1923 Soviet monoplane fighter

The Polikarpov I-1 was the first indigenous Soviet monoplane fighter. It had to be redesigned after the crash of the first prototype, and was eventually ordered into production in small numbers, but it was never accepted for service with the Soviet Air Forces.

==Development==
The I-1 (I = Istrebitel or fighter) was a single-seat, low-wing, wooden aircraft. The first prototype, known as the IL-400, was designed around the 400 hp Liberty L-12 piston engine. It used the radiator and propeller of the Airco DH.9A. The fuselage and wings were covered with a mix of plywood and fabric. The landing gear was braced by wires and the wingtips were protected by tubular curved skids. On the IL-400's maiden flight on 15 August 1923, the aircraft stalled and crashed because its center of gravity was too far aft.

A second prototype, designated as the IL-400bis or IL-400B, was built, but it had to be redesigned to cure the center of gravity problem. A new, thinner, aluminum wing was designed and the tailplane and vertical stabilizer were enlarged. The cockpit and engine were moved forward and the radiator was replaced by a Lamblin type. It made its first flight on 18 July 1924 and was cleared for production on 15 October as the I-1.
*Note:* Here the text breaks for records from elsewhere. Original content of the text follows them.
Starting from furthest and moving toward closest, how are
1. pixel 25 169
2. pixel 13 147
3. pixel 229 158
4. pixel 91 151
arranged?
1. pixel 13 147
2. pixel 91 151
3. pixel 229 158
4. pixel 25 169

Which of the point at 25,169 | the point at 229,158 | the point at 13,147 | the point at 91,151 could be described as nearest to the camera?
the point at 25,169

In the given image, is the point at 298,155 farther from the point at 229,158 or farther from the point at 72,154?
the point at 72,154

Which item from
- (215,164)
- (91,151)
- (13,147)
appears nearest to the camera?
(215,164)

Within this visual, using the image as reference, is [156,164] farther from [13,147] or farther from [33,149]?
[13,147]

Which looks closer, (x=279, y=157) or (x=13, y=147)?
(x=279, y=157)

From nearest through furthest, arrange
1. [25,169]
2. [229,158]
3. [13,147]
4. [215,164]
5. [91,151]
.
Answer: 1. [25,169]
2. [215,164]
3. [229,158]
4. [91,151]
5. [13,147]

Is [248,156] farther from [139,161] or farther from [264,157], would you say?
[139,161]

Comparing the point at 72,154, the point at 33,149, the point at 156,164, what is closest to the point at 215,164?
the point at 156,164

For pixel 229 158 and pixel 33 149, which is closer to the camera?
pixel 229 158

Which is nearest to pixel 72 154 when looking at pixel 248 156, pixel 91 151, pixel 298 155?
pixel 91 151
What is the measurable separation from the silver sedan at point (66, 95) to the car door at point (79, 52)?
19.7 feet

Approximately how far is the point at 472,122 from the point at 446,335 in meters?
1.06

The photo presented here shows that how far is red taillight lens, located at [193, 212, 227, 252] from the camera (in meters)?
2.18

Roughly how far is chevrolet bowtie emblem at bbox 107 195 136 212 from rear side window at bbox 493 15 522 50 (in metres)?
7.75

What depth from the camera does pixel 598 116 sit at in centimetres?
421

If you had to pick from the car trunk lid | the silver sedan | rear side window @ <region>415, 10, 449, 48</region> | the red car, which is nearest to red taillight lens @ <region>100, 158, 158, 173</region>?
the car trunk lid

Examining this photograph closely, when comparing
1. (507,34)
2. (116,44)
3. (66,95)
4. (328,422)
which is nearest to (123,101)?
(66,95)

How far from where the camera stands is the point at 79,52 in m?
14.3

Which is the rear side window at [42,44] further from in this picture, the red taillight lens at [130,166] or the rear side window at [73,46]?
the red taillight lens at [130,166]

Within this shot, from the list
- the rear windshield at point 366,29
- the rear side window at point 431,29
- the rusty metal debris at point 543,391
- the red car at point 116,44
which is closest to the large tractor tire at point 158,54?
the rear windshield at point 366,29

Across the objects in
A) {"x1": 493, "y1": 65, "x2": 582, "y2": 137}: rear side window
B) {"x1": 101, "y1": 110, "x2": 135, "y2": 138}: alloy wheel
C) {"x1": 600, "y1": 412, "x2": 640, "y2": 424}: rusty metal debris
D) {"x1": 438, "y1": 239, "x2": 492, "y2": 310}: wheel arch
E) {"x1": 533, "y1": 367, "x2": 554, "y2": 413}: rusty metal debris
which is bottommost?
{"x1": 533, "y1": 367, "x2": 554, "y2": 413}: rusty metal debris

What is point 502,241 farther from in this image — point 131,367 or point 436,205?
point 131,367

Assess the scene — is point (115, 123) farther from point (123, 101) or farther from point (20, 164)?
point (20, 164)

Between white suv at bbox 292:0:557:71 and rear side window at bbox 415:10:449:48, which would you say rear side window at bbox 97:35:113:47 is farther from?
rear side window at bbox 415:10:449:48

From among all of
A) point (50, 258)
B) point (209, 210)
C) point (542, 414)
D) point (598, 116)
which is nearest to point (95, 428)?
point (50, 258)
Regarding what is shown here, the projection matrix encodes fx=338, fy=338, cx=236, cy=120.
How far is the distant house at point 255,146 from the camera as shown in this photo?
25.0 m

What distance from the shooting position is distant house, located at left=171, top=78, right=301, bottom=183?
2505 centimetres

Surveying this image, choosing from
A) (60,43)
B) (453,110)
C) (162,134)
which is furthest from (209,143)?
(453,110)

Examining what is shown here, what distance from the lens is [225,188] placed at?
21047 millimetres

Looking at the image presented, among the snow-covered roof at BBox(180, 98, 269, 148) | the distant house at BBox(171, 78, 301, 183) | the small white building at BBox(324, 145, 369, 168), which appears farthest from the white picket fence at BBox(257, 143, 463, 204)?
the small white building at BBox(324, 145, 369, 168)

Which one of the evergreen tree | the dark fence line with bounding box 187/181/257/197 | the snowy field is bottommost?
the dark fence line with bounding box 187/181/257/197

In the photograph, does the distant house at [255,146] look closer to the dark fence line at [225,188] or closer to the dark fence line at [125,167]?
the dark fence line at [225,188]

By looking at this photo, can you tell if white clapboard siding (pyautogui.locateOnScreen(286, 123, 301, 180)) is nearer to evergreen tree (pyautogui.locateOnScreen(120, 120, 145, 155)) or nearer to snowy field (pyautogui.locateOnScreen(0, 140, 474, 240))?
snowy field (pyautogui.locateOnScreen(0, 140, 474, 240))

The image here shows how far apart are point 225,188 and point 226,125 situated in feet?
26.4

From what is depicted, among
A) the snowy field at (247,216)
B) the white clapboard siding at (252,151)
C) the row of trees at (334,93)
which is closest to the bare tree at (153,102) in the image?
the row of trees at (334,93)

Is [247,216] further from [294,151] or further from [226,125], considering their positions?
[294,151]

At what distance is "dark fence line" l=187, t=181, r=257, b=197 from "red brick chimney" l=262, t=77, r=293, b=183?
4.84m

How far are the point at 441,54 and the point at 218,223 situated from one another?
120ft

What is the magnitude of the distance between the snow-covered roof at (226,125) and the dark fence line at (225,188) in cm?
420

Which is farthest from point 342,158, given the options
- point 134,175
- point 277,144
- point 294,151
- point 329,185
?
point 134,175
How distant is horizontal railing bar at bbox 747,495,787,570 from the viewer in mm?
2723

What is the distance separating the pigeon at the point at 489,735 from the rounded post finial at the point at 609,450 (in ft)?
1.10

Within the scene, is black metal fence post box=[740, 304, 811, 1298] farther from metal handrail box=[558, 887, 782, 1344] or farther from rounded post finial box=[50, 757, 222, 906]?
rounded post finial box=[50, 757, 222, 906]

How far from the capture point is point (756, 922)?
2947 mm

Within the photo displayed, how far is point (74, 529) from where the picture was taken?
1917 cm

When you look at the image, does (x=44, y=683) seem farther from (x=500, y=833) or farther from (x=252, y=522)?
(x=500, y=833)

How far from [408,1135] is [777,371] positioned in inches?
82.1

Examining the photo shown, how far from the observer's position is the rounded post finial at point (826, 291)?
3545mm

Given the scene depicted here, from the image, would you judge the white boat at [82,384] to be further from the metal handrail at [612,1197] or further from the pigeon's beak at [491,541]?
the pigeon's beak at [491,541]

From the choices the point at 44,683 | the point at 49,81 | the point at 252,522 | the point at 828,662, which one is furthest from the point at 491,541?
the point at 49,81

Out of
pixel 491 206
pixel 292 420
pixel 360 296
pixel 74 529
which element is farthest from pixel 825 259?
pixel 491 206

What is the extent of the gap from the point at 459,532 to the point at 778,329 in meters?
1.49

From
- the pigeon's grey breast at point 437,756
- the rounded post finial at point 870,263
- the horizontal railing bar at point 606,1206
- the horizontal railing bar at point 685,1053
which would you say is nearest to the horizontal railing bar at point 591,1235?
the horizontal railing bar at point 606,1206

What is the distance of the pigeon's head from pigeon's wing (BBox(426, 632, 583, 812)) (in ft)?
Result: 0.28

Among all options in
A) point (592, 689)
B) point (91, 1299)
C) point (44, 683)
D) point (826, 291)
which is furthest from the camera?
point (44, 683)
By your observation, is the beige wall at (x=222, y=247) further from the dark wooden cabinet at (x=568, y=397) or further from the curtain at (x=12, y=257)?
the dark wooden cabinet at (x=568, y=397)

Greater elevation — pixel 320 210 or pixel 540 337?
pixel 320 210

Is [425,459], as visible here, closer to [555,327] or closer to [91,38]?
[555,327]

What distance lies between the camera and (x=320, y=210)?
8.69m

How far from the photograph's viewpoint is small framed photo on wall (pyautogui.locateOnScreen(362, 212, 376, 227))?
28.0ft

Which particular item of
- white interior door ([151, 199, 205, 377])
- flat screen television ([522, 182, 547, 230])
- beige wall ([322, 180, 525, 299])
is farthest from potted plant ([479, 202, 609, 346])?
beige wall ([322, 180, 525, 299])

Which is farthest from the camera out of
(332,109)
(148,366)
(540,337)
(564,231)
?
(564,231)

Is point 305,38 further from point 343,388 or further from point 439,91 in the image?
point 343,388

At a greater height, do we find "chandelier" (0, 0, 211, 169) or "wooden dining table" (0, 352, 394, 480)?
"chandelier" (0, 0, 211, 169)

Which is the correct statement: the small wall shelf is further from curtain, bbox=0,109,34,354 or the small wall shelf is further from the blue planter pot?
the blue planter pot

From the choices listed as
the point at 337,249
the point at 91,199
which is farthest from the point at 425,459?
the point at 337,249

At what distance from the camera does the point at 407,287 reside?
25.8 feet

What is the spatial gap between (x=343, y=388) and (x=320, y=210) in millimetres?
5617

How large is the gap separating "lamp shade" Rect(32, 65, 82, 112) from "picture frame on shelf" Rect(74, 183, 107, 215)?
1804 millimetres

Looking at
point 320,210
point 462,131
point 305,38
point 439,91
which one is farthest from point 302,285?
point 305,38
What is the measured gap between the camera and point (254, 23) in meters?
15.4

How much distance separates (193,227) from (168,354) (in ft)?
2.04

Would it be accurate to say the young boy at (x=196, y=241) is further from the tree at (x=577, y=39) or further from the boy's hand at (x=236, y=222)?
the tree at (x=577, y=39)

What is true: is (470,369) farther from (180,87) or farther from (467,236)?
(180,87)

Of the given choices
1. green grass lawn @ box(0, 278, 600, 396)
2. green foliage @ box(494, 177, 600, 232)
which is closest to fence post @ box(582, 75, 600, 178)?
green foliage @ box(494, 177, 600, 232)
Thirty-three aircraft were ordered, but the first production aircraft was still a prototype. The aluminum skin was replaced by plywood, the radiator was switched for a honeycomb type, and two synchronised 7.62 mm (0.3 in) PV-1 machine guns were fitted. The production aircraft differed from one another and all were used for testing. This showed that the I-1 did not easily recover from a spin and Mikhail Mikhaylovich Gromov was forced to make the first Soviet parachute jump during one such incident on 23 June 1927. The aircraft never entered operational service.